Finally, the nation’s highest court will hear a case with potential to clarify the Fifth Amendment’s private property protections. But to what degree the outcome will impact the future actions of the nation’s most oppressive land grabber, the federal government, is unknown — and what difference this makes to one California woman, the latest of national park agency victims, is nothing.
“No person shall be…deprived of life, liberty, or property, without due process of law; nor shall private property be taken for public use, without just compensation.” That’s the pertinent portion of the Fifth Amendment, and how that clause has been applied by state and local governments these past couple decades is the issue of interest presented the U.S. Supreme Court, via Kelo v. City of New London.
Citing eminent domain, New London officials tried to force homeowners to sell in order to clear the land for an upscale housing development — a trend toward watering the definition of “public use” that raged in certain states during the 1990s, the Institute for Justice found. In her book, “Public Power, Private Gain,” Dana Berliner, an attorney with the Institute for Justice, cited 10,282 instances of threats or actual land condemnations against private owners between 1998 and 2002 that occurred because of governments’ attempts to use those properties for other private uses.
Forcing homeowners to sell to make room for, say, upscale housing or private business expansion is hardly in line with the original intent of the Constitution’s “public use” property clause; hopefully, the justices will clarify that a larger tax base does not meet the criteria and such abuses will cease.
But what about the federal government: Will its system of declaring vast swaths of land off-limits to human use and development for environmental and preservation reasons, via executive orders, congressional legislation, and heavy-handed enforcement of land management policies, be impacted by this Supreme Court case? Examples of blanket disregard for the Fifth Amendment are seemingly abundant at the federal level; witness the status of Tennessee and its statewide characterization as a National Heritage Area.
Admittedly, NHAs represent state-federal partnerships for land preservation based on historical reasons — in Tennessee, the justification comes from the Civil War — but funding and oversight of the so-declared properties still involve the federal government. Since 1996, taxpayers nationwide have helped pay for Tennessee’s label, $10 million over 13 years, and though no instances of private property abuses have yet been reported, a congressional research agency did find that NHAs give rise to the potential for Interior Dept. or National Park Service encroachments, as “no systematic process is in place to identify qualified candidate sites and designate them as national heritage areas.”
The debate over NHAs continues in Congress, as do such efforts to expand national park areas (via, for example, S. 347 and its estimated $2 billion push for more acreage for the Santa Monica Mountains National Recreation Area) and to fine-tune roadless rules that have effectively kept many private property owners from accessing and using their own lands.

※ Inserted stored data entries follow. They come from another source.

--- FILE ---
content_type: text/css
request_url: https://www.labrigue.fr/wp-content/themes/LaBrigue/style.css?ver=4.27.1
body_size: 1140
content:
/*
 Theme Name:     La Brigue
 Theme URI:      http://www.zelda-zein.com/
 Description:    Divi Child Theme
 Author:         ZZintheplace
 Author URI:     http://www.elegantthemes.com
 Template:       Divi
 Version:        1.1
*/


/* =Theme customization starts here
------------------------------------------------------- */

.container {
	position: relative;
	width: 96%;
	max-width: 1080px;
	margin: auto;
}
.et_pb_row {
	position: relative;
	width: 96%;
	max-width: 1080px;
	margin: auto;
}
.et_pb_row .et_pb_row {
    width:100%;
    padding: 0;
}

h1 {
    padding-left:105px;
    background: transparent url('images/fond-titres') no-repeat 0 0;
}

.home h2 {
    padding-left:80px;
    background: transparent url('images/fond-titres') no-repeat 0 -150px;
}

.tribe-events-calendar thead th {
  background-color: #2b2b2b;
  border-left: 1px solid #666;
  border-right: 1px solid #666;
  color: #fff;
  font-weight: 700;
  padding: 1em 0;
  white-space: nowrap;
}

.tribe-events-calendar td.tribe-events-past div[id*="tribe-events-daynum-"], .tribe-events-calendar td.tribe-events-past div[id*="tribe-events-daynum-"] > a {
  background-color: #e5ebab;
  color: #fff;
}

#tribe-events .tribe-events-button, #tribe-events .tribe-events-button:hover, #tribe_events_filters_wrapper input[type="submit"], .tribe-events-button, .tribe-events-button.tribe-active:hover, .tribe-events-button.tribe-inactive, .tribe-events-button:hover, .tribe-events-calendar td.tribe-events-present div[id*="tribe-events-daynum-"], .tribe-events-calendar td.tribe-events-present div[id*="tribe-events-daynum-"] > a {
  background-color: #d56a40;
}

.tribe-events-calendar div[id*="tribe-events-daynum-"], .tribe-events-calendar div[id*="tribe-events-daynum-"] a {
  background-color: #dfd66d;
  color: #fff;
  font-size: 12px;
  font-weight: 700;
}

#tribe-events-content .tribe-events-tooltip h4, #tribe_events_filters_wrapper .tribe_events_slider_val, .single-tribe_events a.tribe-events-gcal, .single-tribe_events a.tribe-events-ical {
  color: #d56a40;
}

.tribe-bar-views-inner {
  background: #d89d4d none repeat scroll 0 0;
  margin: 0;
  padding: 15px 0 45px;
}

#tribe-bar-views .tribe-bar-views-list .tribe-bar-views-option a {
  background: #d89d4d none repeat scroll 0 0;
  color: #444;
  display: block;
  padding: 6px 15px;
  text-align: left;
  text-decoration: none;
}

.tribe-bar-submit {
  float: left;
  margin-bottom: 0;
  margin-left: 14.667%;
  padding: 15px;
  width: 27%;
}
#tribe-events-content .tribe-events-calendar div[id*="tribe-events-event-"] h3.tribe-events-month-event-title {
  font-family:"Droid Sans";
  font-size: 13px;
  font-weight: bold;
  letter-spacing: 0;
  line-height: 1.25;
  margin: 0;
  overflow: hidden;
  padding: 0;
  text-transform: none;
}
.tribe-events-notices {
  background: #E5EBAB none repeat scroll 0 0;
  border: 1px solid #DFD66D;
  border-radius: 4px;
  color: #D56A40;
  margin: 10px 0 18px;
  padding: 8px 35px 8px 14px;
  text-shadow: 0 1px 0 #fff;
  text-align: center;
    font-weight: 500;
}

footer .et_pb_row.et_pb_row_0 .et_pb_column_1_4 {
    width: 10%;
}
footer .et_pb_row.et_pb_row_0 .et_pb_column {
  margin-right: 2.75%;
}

Whether the Supreme Court case will impact such federal involvement with state, local and private property management policies is negligible; taking land from private owners for public parks is certainly not as clear-cut a Fifth Amendment violation as the Connecticut city’s attempt to use eminent domain for private developments. But perhaps the justices’ attention to land use policy in general might result in at least a hesitation on the part of the federal government to encroach in the future, offering breathing room to land owners who fear unjustified takings and fates as epitomized by 44-year-old Connie Connelly.
Connelly, a 30-plus year resident of five northeastern acres in the Mojave National Preserve, just lost a years-long battle with the National Park Service over her land, according to reports from the Press-Enterprise of Inland Southern California, and is now set to move to a remote area of Wyoming. And though the NPS is buying her new home, Connelly is less than grateful — with good cause. On one occasion, mysterious black vehicles parked on her desert property left her afraid to leave her home; on another, the arrest background of a park agent left her fearing for her safety, reported Jennifer Foster, Connelly’s comrade-in-arms against the NPS and a co-founder of the property rights protection agency, Public Lands for Public Use.
Still to come, too, might be jail time for Connelly; the battle with NPS centered on the government’s claim she did not rightly own the property, and charges of trespassing and threats of a fine have yet to be dismissed.
“They’re unwhippable,” Connelly was quoted in the Press-Enterprise, on Sept. 18.
Hopefully, the Supreme Court justices are listening, and disagree.